Like Trilogy of Terror, Tales From the Hood is an anthology film; its killer-doll segment actually made another recent io9 list, compiling horror films that feature horrifying works of art, but it works in this context, too. When a KKK member turned politician (Corbin Bernsen) callously sets up his new office at a former plantation, he doesn’t take into account that the place might be haunted by people who were tortured there. He certainly doesn’t suspect their souls will come to life in doll form, thanks to a local witch who oversees their revenge mission from her enchanted portrait on the wall (not to mention some nifty stop motion). And he definitely doesn’t anticipate being swarmed by an angry crush of dolls hellbent on sending yet another hateful racist shuffling off this mortal coil.
This list would not be complete without at least one “ventriloquist dummy gone wild” movie. These dolls are perfect horror-movie antagonists; they’re already extremely creepy in any context, so adding to that the ability to possess or mind-control their performance partners, and/or literally roam around causing chaos on their own, guarantees multiple layers of terror.

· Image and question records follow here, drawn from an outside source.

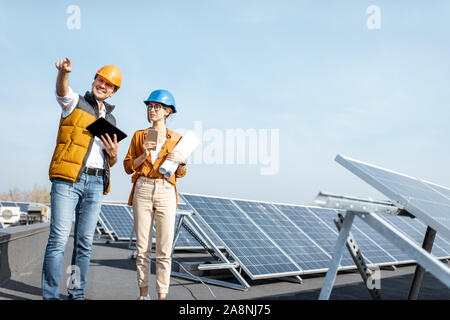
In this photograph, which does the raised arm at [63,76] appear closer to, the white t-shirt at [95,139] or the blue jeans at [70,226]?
the white t-shirt at [95,139]

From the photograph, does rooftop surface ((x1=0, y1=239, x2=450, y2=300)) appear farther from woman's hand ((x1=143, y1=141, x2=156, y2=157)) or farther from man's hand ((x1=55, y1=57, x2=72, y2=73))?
man's hand ((x1=55, y1=57, x2=72, y2=73))

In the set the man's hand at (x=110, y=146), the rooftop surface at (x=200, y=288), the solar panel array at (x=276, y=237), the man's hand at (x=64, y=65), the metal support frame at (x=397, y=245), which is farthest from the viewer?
the solar panel array at (x=276, y=237)

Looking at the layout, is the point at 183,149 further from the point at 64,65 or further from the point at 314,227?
the point at 314,227

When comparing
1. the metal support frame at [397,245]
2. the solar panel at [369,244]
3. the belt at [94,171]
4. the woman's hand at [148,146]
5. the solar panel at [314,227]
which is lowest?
the solar panel at [369,244]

Thirteen years before he became a household name thanks to The Silence of the Lambs, Anthony Hopkins played Magic’s puppeteer, Corky, a failed magician who finds success when he adds a crass dummy named Fats to his act. Unfortunately, he’s too psychologically fragile to handle fame, and his solution—to hide out in the country—proves dangerous when Fats becomes the more dominant personality, mentally manipulating Corky into helping him kill, including a romantic rival that Corky-as-Fats stabs to death with a knife clutched in his puppet hand.
Magic is a little different than the other films on this list (not just because of its cinematic pedigree; it’s directed by Richard Attenborough and William Goldman adapted the script from his own novel). It’s never clear if Fats is really sentient, or if his personality is merely a manifestation of Corky’s illness, or maybe there’s a little bit of both going on. All equally disturbing scenarios, to be honest.